**TEXTE À LIRE**

Le premier d’entre eux fut Laurence Housiaux, qui, dès le printemps 2011, m’a parlé de son intérêt pour un livre sur Stromae. À ce moment-là, pour les éditions Luc Pire (à qui elle avait succédé avant de rejoindre La Renaissance du Livre qu’elle allait diriger), nous avions déjà deux ouvrages en cours : la biographie de Pierre Rapsat (Ses rêves sont en nous) et Playlist : 30 ans de musique en Belgique et ailleurs, ouvrage tiré d’une série d’été dans le journal Le Soir, qui paraîtront tous deux en 2012.
L’idée d’une biographie sur Paul Van Haver, dit Stromae, me plaisait car j’aimais autant l’homme que l’artiste, qui, depuis le succès de son titre « Alors on danse », en 2010, m’inspirait beaucoup. Je n’étais pas le seul, bien sûr. Son succès immédiat et exponentiel excitait tous les médias, et en particulier Le Soir qui donnait régulièrement des nouvelles de l’artiste bruxellois.
À l’automne 2010, j’eus l’idée de passer une journée avec Stromae. Ma première rencontre (dans les locaux de RTL, à Bruxelles) avec lui, en juin de cette même année, quelques semaines avant la sortie de son premier album Cheese, m’avait donné envie de mieux le connaître, de lui faire parler de son enfance et de son succès, en sillonnant avec lui son quartier de Laeken et en l’accompagnant à Vilvorde, où il devait participer ce jour-là à l’enregistrement de l’émission « Peter Live Show » de la VRT, en prévision des MIA’s, l’équivalent flamand des Victoires de la musique françaises, qui allaient le consacrer.

[Questions spatiales associées à des images]

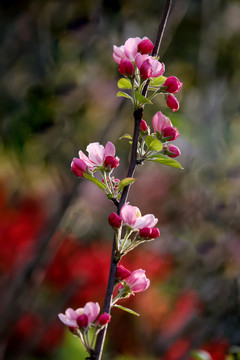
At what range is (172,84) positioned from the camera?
471 mm

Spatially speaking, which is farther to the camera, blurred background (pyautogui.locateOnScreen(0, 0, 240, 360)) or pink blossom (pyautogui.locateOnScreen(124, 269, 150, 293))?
blurred background (pyautogui.locateOnScreen(0, 0, 240, 360))

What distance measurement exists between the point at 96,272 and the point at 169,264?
40cm

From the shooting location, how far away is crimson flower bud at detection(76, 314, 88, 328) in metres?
0.42

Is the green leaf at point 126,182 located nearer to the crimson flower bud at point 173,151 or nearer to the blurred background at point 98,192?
the crimson flower bud at point 173,151

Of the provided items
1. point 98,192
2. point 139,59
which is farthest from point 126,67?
point 98,192

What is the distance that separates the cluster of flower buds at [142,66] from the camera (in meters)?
0.44

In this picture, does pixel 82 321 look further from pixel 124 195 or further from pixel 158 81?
pixel 158 81

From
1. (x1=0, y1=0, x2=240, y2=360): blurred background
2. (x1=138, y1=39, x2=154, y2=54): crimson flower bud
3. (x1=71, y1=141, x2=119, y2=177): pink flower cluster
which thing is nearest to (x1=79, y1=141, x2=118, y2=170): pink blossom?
(x1=71, y1=141, x2=119, y2=177): pink flower cluster

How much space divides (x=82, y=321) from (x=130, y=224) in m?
0.10

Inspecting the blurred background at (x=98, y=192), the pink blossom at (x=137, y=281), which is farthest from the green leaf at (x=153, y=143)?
the blurred background at (x=98, y=192)

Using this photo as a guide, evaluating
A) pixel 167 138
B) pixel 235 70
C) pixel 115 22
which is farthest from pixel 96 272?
pixel 167 138

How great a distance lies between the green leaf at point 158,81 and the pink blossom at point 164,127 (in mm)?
41

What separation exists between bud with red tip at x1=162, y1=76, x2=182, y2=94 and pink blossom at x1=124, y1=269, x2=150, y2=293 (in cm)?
19

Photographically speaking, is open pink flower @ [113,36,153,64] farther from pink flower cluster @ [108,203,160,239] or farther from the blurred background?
the blurred background
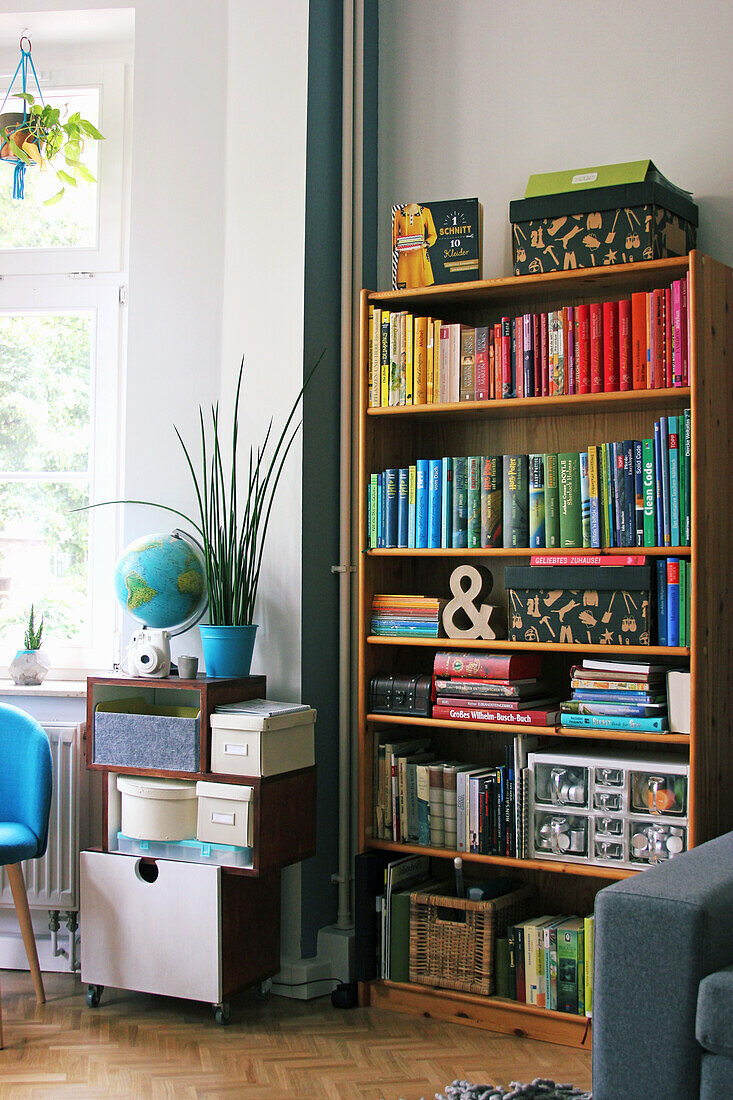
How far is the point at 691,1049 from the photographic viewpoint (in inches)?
74.4

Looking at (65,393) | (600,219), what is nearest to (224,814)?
(65,393)

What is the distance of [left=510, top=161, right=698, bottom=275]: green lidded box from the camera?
2.71 metres

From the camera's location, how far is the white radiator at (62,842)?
3.22 m

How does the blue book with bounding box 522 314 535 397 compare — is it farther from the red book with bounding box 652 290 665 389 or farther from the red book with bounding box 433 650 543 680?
the red book with bounding box 433 650 543 680

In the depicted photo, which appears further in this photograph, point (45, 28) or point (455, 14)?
point (45, 28)

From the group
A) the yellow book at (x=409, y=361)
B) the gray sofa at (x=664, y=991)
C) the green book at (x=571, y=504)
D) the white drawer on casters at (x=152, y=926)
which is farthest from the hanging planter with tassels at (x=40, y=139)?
the gray sofa at (x=664, y=991)

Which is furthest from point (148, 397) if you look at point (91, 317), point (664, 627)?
point (664, 627)

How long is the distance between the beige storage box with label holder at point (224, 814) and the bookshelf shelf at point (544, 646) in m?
0.55

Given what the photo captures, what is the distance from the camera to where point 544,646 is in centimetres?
281

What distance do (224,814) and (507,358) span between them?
1.35 meters

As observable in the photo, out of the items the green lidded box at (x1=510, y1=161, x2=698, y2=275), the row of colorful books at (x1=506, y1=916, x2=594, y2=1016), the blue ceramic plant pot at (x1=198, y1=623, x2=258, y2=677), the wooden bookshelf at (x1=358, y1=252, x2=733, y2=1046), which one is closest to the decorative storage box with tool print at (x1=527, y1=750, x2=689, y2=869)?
the wooden bookshelf at (x1=358, y1=252, x2=733, y2=1046)

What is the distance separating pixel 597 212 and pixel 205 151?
126cm

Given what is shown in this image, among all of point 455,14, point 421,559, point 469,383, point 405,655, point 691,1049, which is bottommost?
point 691,1049

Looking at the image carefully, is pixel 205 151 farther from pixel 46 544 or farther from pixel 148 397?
pixel 46 544
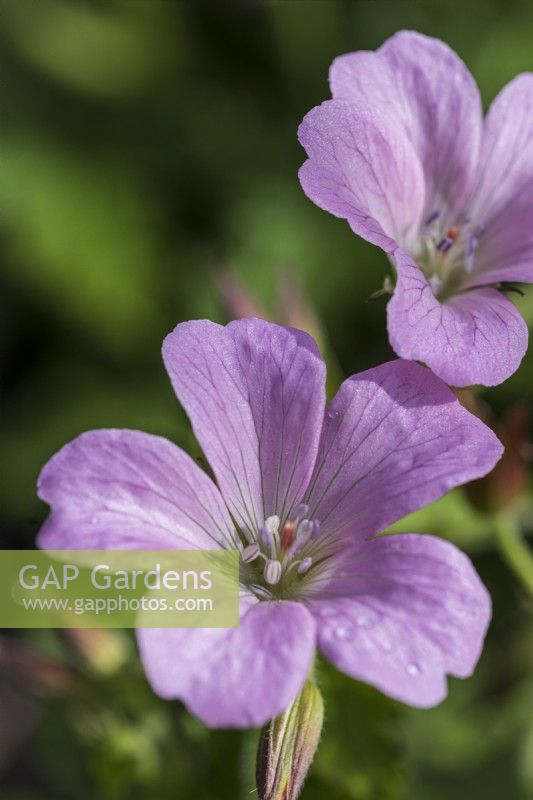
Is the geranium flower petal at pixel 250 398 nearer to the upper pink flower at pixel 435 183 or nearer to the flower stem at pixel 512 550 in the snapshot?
the upper pink flower at pixel 435 183

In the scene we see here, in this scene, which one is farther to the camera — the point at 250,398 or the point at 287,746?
the point at 250,398

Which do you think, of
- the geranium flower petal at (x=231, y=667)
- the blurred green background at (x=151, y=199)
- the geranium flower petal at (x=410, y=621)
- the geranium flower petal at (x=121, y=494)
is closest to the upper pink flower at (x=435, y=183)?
the geranium flower petal at (x=410, y=621)

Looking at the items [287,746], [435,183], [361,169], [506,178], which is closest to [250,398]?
[361,169]

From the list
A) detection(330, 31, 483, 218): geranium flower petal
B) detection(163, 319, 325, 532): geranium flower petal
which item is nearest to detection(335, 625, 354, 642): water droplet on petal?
detection(163, 319, 325, 532): geranium flower petal

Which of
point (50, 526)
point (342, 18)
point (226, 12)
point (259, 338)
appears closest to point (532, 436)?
point (342, 18)

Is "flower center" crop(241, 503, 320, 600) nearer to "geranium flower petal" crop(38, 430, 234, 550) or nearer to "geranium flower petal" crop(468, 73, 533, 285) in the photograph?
"geranium flower petal" crop(38, 430, 234, 550)

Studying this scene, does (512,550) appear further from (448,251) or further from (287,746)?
(287,746)

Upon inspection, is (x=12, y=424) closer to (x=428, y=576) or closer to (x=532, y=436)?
(x=532, y=436)
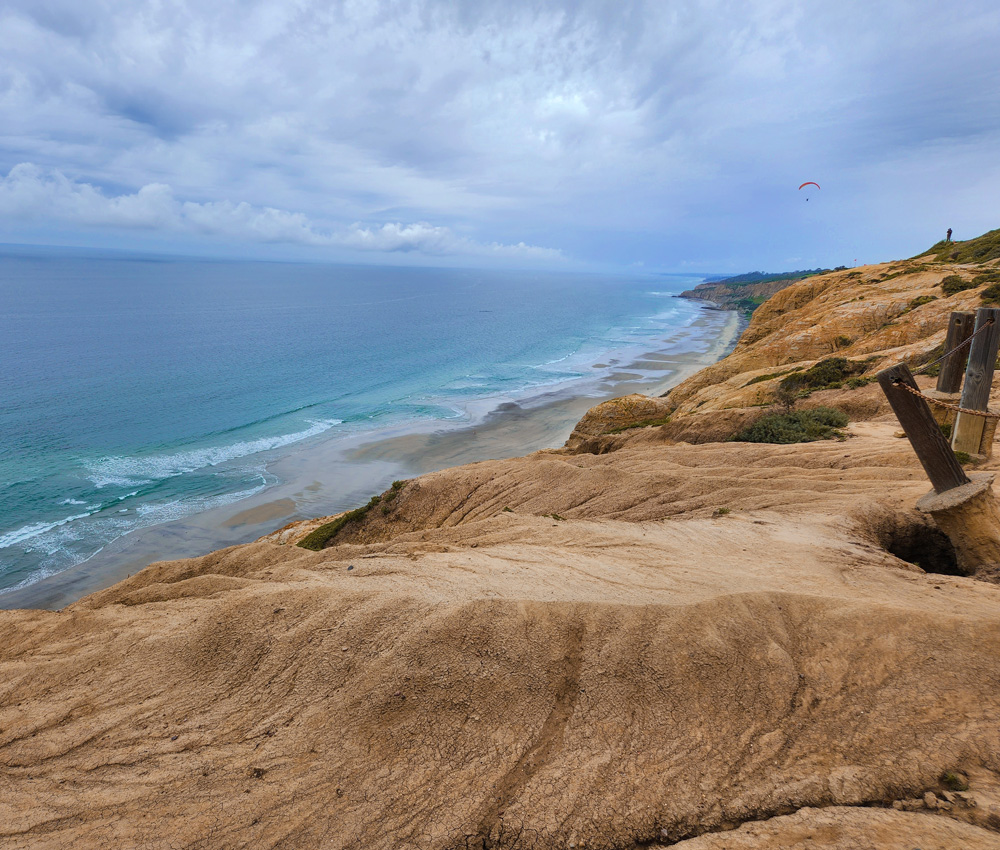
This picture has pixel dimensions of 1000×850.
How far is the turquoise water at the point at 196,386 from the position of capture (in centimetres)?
2883

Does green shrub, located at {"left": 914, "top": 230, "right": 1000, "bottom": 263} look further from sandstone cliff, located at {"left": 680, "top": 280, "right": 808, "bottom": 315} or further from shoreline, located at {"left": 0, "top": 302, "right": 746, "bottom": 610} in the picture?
sandstone cliff, located at {"left": 680, "top": 280, "right": 808, "bottom": 315}

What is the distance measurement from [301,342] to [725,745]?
79.0 metres

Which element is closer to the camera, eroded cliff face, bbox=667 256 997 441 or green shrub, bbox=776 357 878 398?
eroded cliff face, bbox=667 256 997 441

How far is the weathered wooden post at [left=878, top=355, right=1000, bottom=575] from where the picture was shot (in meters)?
8.95

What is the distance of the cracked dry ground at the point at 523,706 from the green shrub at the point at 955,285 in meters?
28.3

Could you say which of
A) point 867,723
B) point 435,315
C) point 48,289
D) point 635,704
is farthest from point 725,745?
point 48,289

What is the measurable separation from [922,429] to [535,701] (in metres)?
8.21

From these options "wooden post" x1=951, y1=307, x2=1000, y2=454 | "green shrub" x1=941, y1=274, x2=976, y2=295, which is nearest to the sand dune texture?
"wooden post" x1=951, y1=307, x2=1000, y2=454

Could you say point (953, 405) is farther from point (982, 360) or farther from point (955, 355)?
point (955, 355)

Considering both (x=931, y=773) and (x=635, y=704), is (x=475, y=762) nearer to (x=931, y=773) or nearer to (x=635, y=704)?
(x=635, y=704)

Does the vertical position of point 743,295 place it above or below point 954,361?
above

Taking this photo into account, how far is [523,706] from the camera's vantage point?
6461 millimetres

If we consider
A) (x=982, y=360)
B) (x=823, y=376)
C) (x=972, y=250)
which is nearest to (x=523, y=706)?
(x=982, y=360)

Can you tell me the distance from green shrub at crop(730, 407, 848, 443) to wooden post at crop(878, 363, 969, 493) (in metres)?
8.27
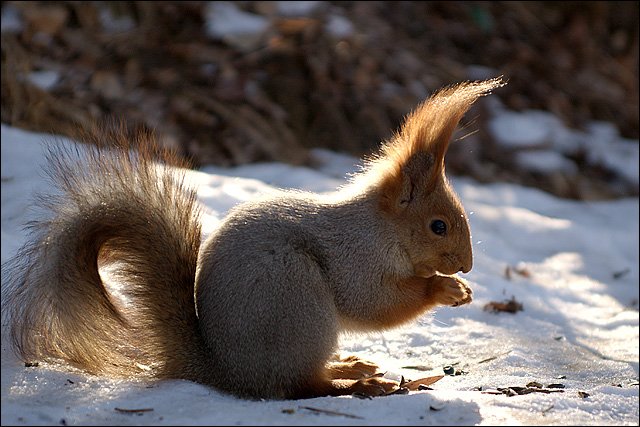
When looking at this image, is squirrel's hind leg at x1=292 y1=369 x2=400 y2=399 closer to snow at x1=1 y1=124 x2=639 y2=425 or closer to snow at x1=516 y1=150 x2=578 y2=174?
snow at x1=1 y1=124 x2=639 y2=425

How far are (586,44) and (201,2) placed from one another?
10.1ft

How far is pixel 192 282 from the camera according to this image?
8.07 ft

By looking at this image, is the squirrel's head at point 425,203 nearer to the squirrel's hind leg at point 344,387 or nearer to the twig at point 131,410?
the squirrel's hind leg at point 344,387

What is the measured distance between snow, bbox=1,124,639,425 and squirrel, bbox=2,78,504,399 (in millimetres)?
107

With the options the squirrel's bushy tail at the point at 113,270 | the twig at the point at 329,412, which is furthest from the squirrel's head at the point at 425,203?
the twig at the point at 329,412

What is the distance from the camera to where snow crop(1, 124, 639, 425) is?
2055mm

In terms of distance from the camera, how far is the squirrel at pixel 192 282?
2303mm

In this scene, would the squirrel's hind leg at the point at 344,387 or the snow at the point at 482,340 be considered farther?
the squirrel's hind leg at the point at 344,387

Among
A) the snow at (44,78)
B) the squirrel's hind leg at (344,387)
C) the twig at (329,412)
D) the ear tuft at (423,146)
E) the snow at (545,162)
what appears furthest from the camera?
the snow at (545,162)

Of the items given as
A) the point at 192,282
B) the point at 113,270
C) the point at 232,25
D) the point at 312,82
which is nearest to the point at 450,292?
the point at 192,282

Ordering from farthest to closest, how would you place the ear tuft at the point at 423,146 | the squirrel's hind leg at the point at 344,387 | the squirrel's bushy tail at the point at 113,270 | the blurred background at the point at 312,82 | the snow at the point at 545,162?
the snow at the point at 545,162
the blurred background at the point at 312,82
the ear tuft at the point at 423,146
the squirrel's hind leg at the point at 344,387
the squirrel's bushy tail at the point at 113,270

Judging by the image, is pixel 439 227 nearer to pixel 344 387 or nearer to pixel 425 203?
pixel 425 203

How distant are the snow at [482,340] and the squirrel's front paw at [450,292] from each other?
157 mm

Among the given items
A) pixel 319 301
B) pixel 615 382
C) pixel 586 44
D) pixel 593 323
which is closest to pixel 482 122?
pixel 586 44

**CONSIGNES DE L'EXERCICE**
**A.** D'après le texte sur Stromae, où s'est déroulée la première rencontre avec l'artiste, en juin 2010 ?
**B.** Poursuivez le texte sur Stromae à partir de sa dernière phrase.

**CORRIGÉ**
**A.** Dans les locaux de RTL, à Bruxelles.

**B.**
En 2011, donc, j’évoquai avec Paul la possibilité de rédiger ensemble cette biographie. Je lui parlai de mon intérêt et de celui de Laurence Housiaux. Fort poliment, par l’intermédiaire de Gilbert Lederman, directeur artistique d’Universal Music Belgique, il déclina la proposition, estimant – à raison – qu’il était trop jeune, qu’il n’avait encore rien vécu, et surtout que cela pourrait passer pour un coup commercial. Ce qu’il ne voulait surtout pas, lui qui avait encore peur d’être considéré comme un « one hit artist » à la suite du succès international de « Alors on danse », son seul véritable tube. Pourtant, à mon avis, un tel livre aurait pu prouver le contraire, affirmer la richesse de sa personnalité et de son propos. Mais, comme je comprenais sa position et la respectais, nous n’avons plus abordé le sujet…
… avant que le succès phénoménal de Racine carrée, en 2013, ne change la donne. Cette fois, plusieurs éditeurs m’appelèrent, insistèrent pour tenter de me convaincre d’écrire sur Stromae. Le 28 novembre, Paul était à l’étape rémoise de la tournée de Racine carrée, commencée le 9 novembre à Nîmes. Je le retrouvai donc dans les coulisses de La Cartonnerie, où il devait se produire le soir même. Je lui parlai à nouveau de cette idée de biographie. Il me réitéra ses arguments donnés deux ans plus tôt, puis ajouta que finalement il avait changé d’avis : il était d’accord pour que je rédige cette biographie, à condition qu’elle soit posthume. Sans rire ! Je lui rétorquai que ce n’était pas sérieux, que j’avais le double de son âge… Mais il resta sur sa position : il était convaincu que j’étais le mieux à même d’écrire ce livre, mais il ne voulait pas en entendre parler de son vivant.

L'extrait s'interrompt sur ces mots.